I use the (can't find the first page with the title on it) AGPS Style Manual, which says you put a full stop before an ellipsis "if the end of the sentence has been reached" and for "faltering speech or to suggest diffidence,
reluctance or irony" it shows the usual... Which agrees with what you said, but in a more authoriative way :)

(Noting, that when they occur in the middle of a sentence it has a space before and adter them.)

ME said...

In the world of fiction, most of the time an ellipsis at the end of a sentence indicates a thought that trails off. So the ellipsis doesn't really mean something's been skipped. And often the sentence isn't a complete sentence anyway.

Yea, I read something similar in Wiki. I strongly dislike the practice. Just because "everyone's doing it" doesn't make it right.

I better not spend any more time in this comment thread, or I may not be able to figure out what to do with that dead body in the trunk of the limo!!!

freddie said...

Oh, I know, wryttenwyrd. I just this compulsory need to explain. Wyrd.

Robin S. said...

Ooooh, you've got a dead body in the trunk???

Robin S. said...

Uh oh, guys.

I'd be Dead Fred without my (apparently) improper ellipses.

Sarah said...

I hate putting a period before (before?) or after my ellipses. Ruins the aesthetic quality of them for me. My copy editor, when I shall be fortunate to have such, can put periods wherever they wish.

So when my brain fogs and my thoughts...

Whirlochre said...

I had an ellipsis once - but the ointment soon brought it to a stop.

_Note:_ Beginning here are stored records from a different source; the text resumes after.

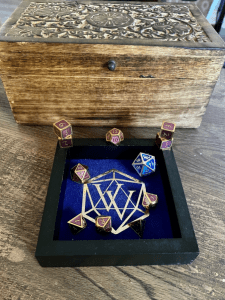 Blue dice tray with purple and gold metal dice and one large blue and silver metal dice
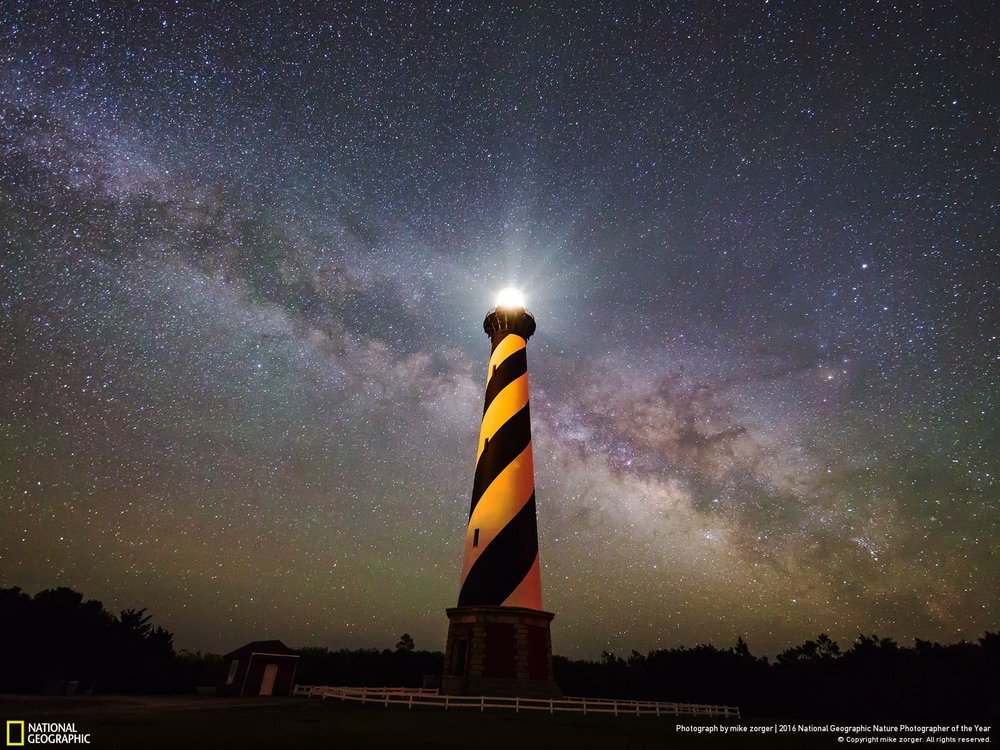Lighting Up the Galaxy by Mike Zorger: This is a time-lapse frame taken at the Cape Hatteras Lighthouse. This angle possibly has the least light pollution of any spot on the East Coast which allows the camera to capture the most possible detail. My most recent set of goals are to show off the few extremely dark skies on the East Coast. Not many know about them and most think you need to go to the western states to see the Milky Way.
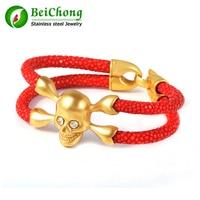 (10 unids/lote) Rojo Stingray Stingray Pulsera Mujeres del Cuero Genuino Pulsera de Oro Pulsera Del Cráneo Del Acero Inoxidable para Wome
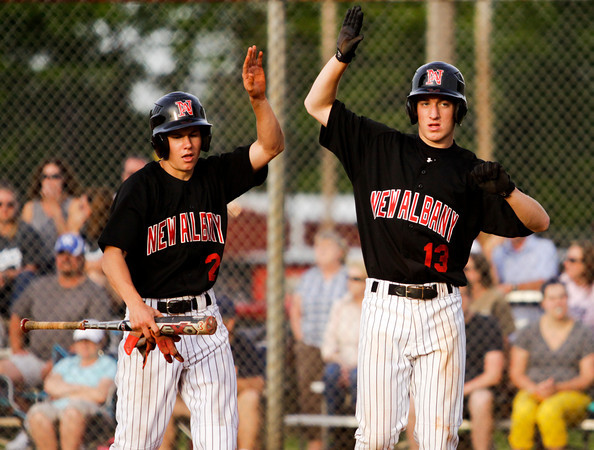 New Albany's Jarius McClure, left, and Tanner Robison celebrate after they both scored during the Bulldogs' 3-0 home win over Providence on Thursday. Staff photo by Christopher Fryer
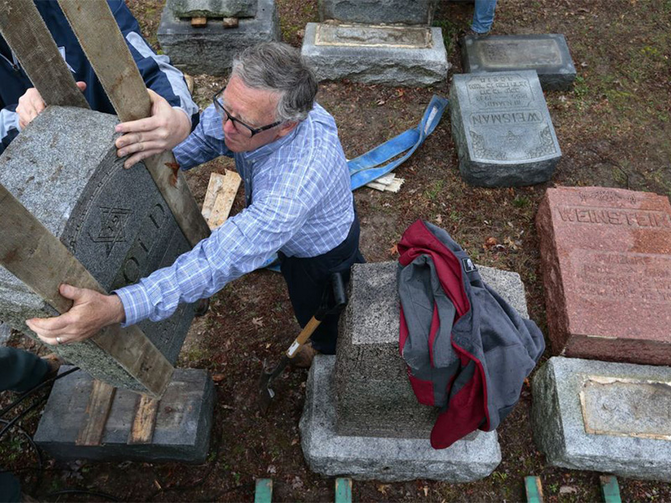 Philip Weiss of Rosenbloom Monument Co. reset headstones at Chesed Shel Emeth Cemetery in University City on Feb. 21, 2017, where almost 200 gravestones were vandalized over the weekend (photo: Robert Cohen/St. Louis Post-Dispatch).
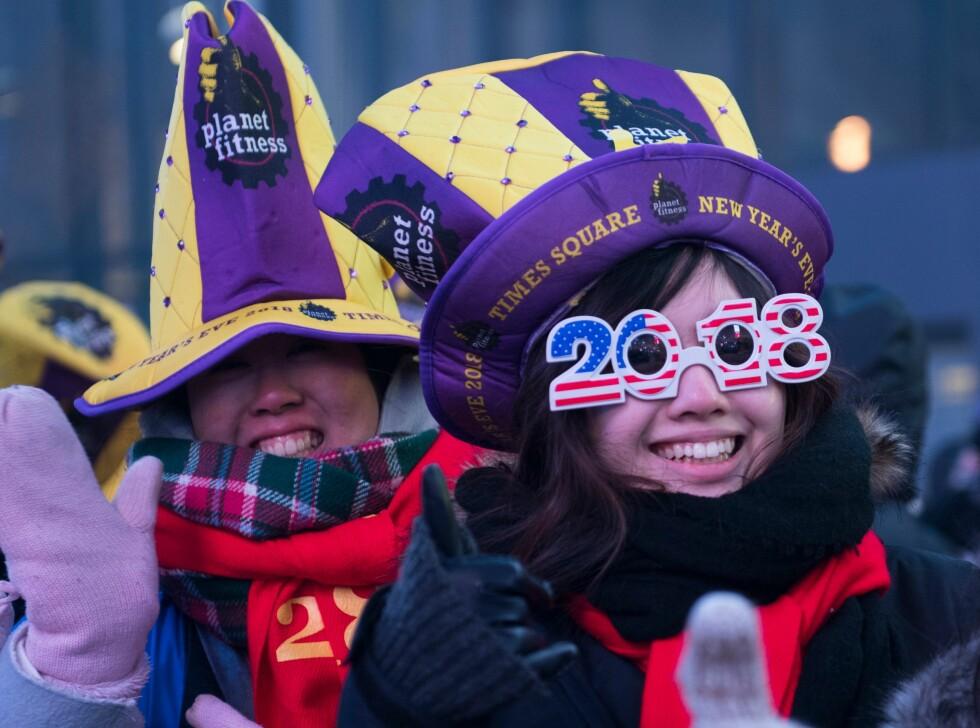 BRILLEFIN: Hatter og briller valgt ut for anledningen, på noen av de oppmøtte på Times Square i New York. Foto: AFP PHOTO / DON EMMERT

Returning to the submission, I concur with most of you that it reads more like a paragraph to be found buried in the first quarter of the book after prior work has been done on Jack. As such, the first two sentences are fine and flow well, but then it gets a bit bogged down with two sentences flung round the same 'had' structure. By 'Moonpie' ('She'?), it's reading a little like a roll call-cum-gazeteer and if the next sentence was about some family pet I wouldn't be surprised.

But - it's all pretty zippy in spite of its sophistications and I have no doubt that if the author whipped away the tablecloth from beneath all of this, he/she could rearrange the paper plates admirably.

So - it's definitely 'new' in the sense that I would read on, but not necessarily a 'beginning'.

BuffySquirrel said...

I hate the ellipses with spaces between. They draw way too much attention to themselves. On the other hand, the wordprocessor ellipsis characters are just annoying.

GUD house style has three fullstops between words, with no spaces, like...this, and four at the end.... No evil spaces!

AR said...

Far more pleasing, buffysquirrel. I prefer the human impulse to technicalities and rules. Meaning is far more likely to be found in the former than in the latter, and that's what writing is about, isn't it?